The op has only presented one brief negative incident here which many humourless people have pounced on in order to make themselves feel better by commenting on how superior their own parenting is to hers. Why is she not allowed to just vent a bit in a good humoured way? Maybe give the op some credit and have the humility to realise that she knows her own child better then you do, before you start with the buttock-clenching judgey comments?

She is.

She posted on a forum. Where people offer their opinions. Which is what I did.

I don't see it as lighthearted. That's the opinion I shared.

Again it's how a forum works? 🤷🏻‍♀️

EarringsandLipstick · 12/01/2022 16:25

There is scientific evidence that girls particularly demonstrate less than acceptable behaviour in an effort to consciously pull away from mothers particularly. It's a developmental stage. The more they love you, the harsher that might be I guess?!

Never heard of this. Have you examples of this evidence?

I know of course that teenagers (male & female) pull away from their parents as they establish themselves on the path to adulthood.

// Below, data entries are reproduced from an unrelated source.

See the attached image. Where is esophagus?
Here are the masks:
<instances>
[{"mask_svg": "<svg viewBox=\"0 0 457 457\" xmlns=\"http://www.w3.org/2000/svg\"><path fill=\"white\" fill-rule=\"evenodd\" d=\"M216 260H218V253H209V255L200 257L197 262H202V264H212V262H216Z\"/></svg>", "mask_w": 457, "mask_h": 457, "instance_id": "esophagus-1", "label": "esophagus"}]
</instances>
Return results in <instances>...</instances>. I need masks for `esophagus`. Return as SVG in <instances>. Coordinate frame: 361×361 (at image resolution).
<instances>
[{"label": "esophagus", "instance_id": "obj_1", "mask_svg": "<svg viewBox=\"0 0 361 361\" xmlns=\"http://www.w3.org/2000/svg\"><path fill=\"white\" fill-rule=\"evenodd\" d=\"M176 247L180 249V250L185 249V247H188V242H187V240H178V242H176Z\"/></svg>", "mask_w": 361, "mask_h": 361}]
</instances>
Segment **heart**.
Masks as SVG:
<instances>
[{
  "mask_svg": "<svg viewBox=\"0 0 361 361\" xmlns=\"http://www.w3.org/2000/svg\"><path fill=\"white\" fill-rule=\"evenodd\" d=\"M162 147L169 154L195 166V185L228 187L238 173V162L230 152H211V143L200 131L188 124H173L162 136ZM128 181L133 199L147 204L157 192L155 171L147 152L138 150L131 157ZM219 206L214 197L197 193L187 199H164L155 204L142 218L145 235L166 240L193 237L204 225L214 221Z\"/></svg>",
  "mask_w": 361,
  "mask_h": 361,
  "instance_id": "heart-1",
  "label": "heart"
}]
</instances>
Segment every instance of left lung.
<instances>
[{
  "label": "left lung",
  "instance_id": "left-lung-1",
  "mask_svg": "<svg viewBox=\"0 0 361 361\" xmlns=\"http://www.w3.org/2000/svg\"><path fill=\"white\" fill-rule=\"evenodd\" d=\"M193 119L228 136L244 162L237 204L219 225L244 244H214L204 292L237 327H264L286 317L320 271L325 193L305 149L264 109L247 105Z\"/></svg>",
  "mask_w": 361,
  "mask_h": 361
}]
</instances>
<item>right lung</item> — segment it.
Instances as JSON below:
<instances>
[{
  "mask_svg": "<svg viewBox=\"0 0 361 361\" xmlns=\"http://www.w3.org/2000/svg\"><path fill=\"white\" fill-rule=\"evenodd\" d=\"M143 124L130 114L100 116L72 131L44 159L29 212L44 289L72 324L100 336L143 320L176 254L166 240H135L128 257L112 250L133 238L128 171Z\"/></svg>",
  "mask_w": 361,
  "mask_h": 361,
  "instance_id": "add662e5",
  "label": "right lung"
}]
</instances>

Still don't think that involves directly nasty comments tho.

thinlyv · 12/01/2022 16:26

I think everybody may have had a bad day yesterday / too many glasses of wine. It's the only way I can explain all the critical judgement on my post v another one live on the site right now about a teen being a little madam to her sick mum. Lots of lovely supportive comments on that one. As there well should be.

OP posts:
MarshaBradyo · 12/01/2022 16:31

I just thought it not funny and couldn’t imagine being ok with it

I don’t get the issue with posters talking about what they find ok or not

Not really critical judgement

Some responses to that have been a bit ott but seems deleted now anyway.

MissingGrandstand · 12/01/2022 16:53

Wow this escalated quickly!

My response would be to go out of my way to be MORE cringe - my mam used to sing and dance in shops (still does and being totally honest I now often join in Grin) without me saying things like this to her, so your daughter DEFINITELY deserves that sort of treatment. Show her the meaning of cringe!

Also loved the PP who talked about using slang, another excellent tactic!

ElenaCouch · 12/01/2022 16:57

Oh wow. The replies on here. I think OP was just trying to make light of a teen making fun of her mum for just sitting. The joke is on the teen for being a stereotype Kevin, no need to give OP parenting critiques.